Another important networked technology that has been extensively exploited to synchronize multimedia streams over the Internet and implement Internet-based karaoke systems is the RealMedia technology.  This is a client/server technology for streaming synchronized media on the Internet. For example, Karaoke/SureStream is a RealSystem feature that allows the RealServer to dynamically adjust the stream for each listener, depending on the dynamic network conditions of the user's connection.  SureStream manipulates media streams by providing an encoding framework allowing multiple streams at different bit rates to be simultaneously encoded and combined into a single file. Additionally, it provides a client/server mechanism for detecting changes in bandwidth and translating those changes into combinations of different streams. Karaoke Online uses the audio streaming technology provided by RealNetworks to deliver music and lyrics to a Web browser. 

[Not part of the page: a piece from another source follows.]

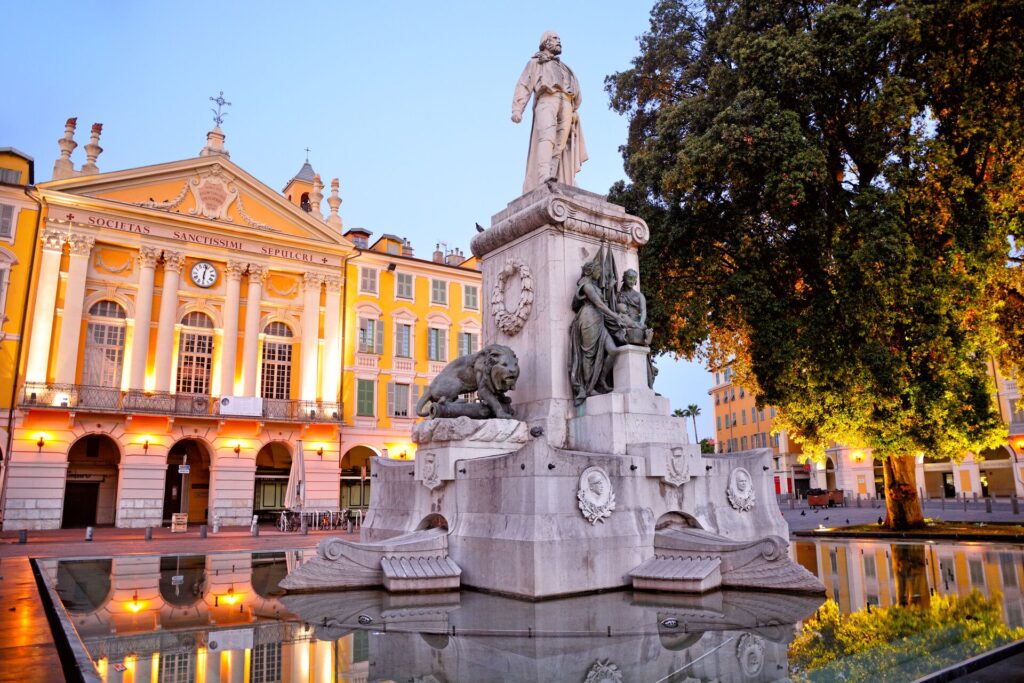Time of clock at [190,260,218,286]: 6:02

Other interesting research experiences are those discussed in Lee and coworkers  (the SESAME project was presented where scalability issues for karaoke systems were investigated), and in Liu et al.  and Tseng and Huang  (client-server karaoke systems were proposed for video and audio streams that allowed a wired access through the public switched network). Many are the karaoke societies that use SMIL, SureStream, plus other synchronization technologies to implement karaoke systems on a client/server basis for the Internet. Relevant examples are Cyber-Karaoke-On-Demand,  Karaoke Jukebox,  StreamKaraoke,  and finally Streaming21.  We conclude by mentioning that all the cited experiences refer either to the wired Internet or to small-sized wireless LAN environments.